DOCUMENT EXCERPT:
· · ·

- Location of the canton in the arrondissement of Commercy
- Country: France
- Region: Grand Est
- Department: Meuse
- No. of communes: {{{nbcomm}}}
- Disbanded: 2014

Government
- • Representatives: Sylvain Denoyelle
- Area: 272.31 km^{2} (105.14 sq mi)
- Population (2012): 3,808
- • Density: 13.98/km^{2} (36.22/sq mi)

= Canton of Vigneulles-lès-Hattonchâtel =

Former canton in Meuse, France

The canton of Vigneulles-lès-Hattonchâtel (Canton de Vigneulles-lès-Hattonchâtel) is a former French canton located in the department of Meuse in the Lorraine region (now part of Grand Est). This canton was organized around Vigneulles-lès-Hattonchâtel in the arrondissement of Commercy. It is now part of the canton of Saint-Mihiel.

The last general councillor from this canton was Sylvain Denoyelle (DVD), elected in 2001.

== History ==
The canton of Vigneulles-lès-Hattonchâtel was part of the district of Saint-Mihiel, created by the decree of 30 January 1790.

After the abolition of the districts in 1795, the canton became part of the arrondissement of Commercy when it was created in 1801.

· · ·

REQUEST: Write the next part of the article on the canton of Vigneulles-lès-Hattonchâtel, picking up after its last sentence.

· · ·

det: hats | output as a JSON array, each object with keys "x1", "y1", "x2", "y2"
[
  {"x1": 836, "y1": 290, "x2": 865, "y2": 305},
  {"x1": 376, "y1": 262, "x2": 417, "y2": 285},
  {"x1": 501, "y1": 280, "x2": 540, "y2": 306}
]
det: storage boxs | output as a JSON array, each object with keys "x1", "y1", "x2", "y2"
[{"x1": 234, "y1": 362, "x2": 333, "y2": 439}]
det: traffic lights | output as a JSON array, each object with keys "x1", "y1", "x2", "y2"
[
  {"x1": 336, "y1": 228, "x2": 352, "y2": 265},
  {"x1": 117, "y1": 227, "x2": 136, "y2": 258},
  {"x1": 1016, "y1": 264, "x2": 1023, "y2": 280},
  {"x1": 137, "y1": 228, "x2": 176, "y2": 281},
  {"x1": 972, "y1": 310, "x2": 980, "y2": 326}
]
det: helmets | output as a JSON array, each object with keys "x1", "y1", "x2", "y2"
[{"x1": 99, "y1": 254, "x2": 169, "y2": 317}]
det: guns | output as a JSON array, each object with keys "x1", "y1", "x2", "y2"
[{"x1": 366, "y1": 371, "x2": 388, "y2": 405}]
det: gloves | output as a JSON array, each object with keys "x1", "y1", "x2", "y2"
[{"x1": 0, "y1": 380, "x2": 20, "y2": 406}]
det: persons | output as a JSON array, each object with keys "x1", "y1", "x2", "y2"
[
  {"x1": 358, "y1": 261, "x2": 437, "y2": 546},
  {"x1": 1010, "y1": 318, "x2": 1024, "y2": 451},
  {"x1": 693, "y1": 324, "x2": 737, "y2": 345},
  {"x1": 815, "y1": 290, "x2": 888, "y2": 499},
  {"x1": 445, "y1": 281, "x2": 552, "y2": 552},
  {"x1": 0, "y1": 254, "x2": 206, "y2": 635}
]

· · ·

EXERCISE RESULT:
In 1924, following the renaming of the main town of Vigneulles to Vigneulles-lès-Hattonchâtel, the canton also changed its name to become the canton of Vigneulles-lès-Hattonchâtel.

Following the cantonal reorganization of 2014, the canton was abolished. All the municipalities were integrated into the canton of Saint-Mihiel.

== Composition ==
The canton of Vigneulles-lès-Hattonchâtel grouped together 14 municipalities and had 3,808 inhabitants (2012 census without double counts).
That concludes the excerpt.